The first teacher-responses to the concepts and theory of Learning by Design are usually related to the difficulty of understanding the terms ‘I just can’t get my head around them’ teachers say. ‘They’re too complicated and because I don’t understand them I feel stupid’. Teachers ask ‘why do I need these terms, why can’t we just speak in plain language?’ So, is the language of Learning by Design too difficult to learn?

The second set of responses, hot on the heels of the first, are invariably related to time: ‘we don’t have enough time for this stuff’ or, ‘it will take too much time to plan like this’. Then someone else says ‘we don’t have the time to sit around for hours planning’.

Finally, the third set of responses relate to the Learning by Design framework – ‘we’ve already got a planning-curriculum framework’ or, ‘not another damn framework’, or ‘we already know what we’re doing, we’ve been teaching for years, why do we need this thing?’

So, beginning with the first issue, the difficulty of understanding the concepts and terms. Learning by Design is fundamentally about addressing the need for a shared professional language. A language which allows teachers to identify, name, discuss, analyse, reflect-on, explain and make explicit their choices and decisions about how they teach. Using the language of Learning by Design means having the words to describe how we teach and how learners learn. Such a language allows practices to be shared and discussed – it means that feedback can be explicit and effective practices can be transferred and translated from one person to another. Such a language can help us to understand why some teachers are more effective in engaging students and bringing about deep intellectual learning than others and how every teacher can learn to teach in such ways. Sharing a professional language also means establishing the conditions via which teachers literally belong in the profession of teaching.

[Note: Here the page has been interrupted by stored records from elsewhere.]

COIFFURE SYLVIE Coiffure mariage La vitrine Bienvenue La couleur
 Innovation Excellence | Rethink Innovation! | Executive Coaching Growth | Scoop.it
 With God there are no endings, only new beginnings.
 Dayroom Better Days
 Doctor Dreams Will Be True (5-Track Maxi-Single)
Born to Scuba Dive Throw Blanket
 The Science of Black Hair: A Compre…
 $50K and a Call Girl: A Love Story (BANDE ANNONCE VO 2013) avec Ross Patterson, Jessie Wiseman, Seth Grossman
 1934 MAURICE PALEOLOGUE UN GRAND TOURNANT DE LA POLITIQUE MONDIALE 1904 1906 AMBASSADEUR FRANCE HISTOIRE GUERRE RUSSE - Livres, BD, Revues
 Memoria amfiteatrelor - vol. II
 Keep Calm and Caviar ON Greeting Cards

I am reminded of the story of the people of the city of Macondo in Gabriel García Márquez’s famous book One Hundred Years of Solitude. The citizens of Macondo become ill and suddenly realise that their knowledge of the world is disappearing and that they are losing the capacity to remember the names of things. The solution for the people of Macondo is to make name-signs and to hang them on the things in their world. This is a tree, this is a house, this is a cow. The citizens realise that names, and naming, are crucial for making sense of the world, for communicating with and understanding each other.

The philosopher Ludwig Wittgenstein highlights the importance of being able to name things with this simile about an artisan and his assistant.

    Suppose that the tools (the artisan) uses in building bear certain marks. When (the artisan) shows his assistant such a mark, he brings the tool that has that mark on it. It is in this, and more or less similar ways, that a name means and is given to a thing. It will often prove useful in philosophy to say to ourselves: naming something is like attaching a label to a thing.

The terms used in Learning by Design are therefore not just names but ways of making meaning of how teachers teach and how learners learn. The focus of Learning by Design is pedagogy – the how and why of teaching – the terms represent key ideas in the language of pedagogy.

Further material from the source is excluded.